Daimler and other German carmakers made an initial move aimed at resolving a safety issue over a new air-conditioning refrigerant developed to meet a European Union mandate. Daimler disclosed that it had tasked its engineers with developing a completely new air-conditioning system that uses non-flammable carbon dioxide as an alternative to the HFO-1234yf refrigerant that has received favor from most of the auto industry.
According to Daimler research and development chief Thomas Weber, Audi, BMW, Porsche and Volkswagen had reached an agreement "to press ahead with this sustainable and safe solution" with Daimler.
Daimler claims that HFO-1234yf is a greater fire hazard than what other carmakers currently believe. Daimler’s critics -- which include HFO-1234yf’s producer Honeywell International – claimed that there are many other flammable materials under the hood of a car.
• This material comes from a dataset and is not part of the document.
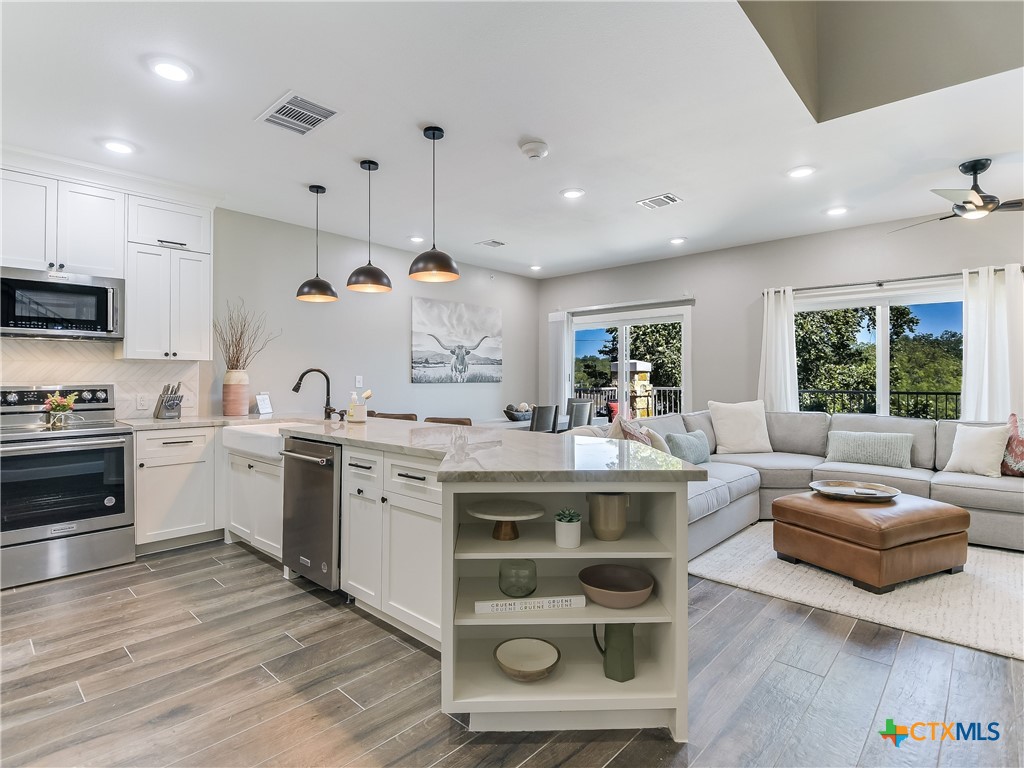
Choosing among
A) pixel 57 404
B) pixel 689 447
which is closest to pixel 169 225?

They assaulted Daimler's refusal to use the more expensive yet climate-friendly HFO-1234yf as an attempt from the carmaker to save money.
Weber told Reuters during the Geneva Auto Show that Daimler would be willing to pay the EU compensation for violating the directive, but stopped short of calling it a "fine." The EU made a mandate to phase out the current R134a refrigerant starting in January 2013, with an outright ban in 2017.
To comply with the new climate change targets set by the EU, the auto industry agreed to use HFO-1234yf after tests concluded in 2009 showed that the refrigerant was safe. Daimler undertook its own tests following safety concerns from Germany's Federal Environment Agency. Daimler’s test concluded that there was no way its engineers could rule out the risk of a possible fire caused by HFO-1234yf, which also emits a highly toxic gas during combustion.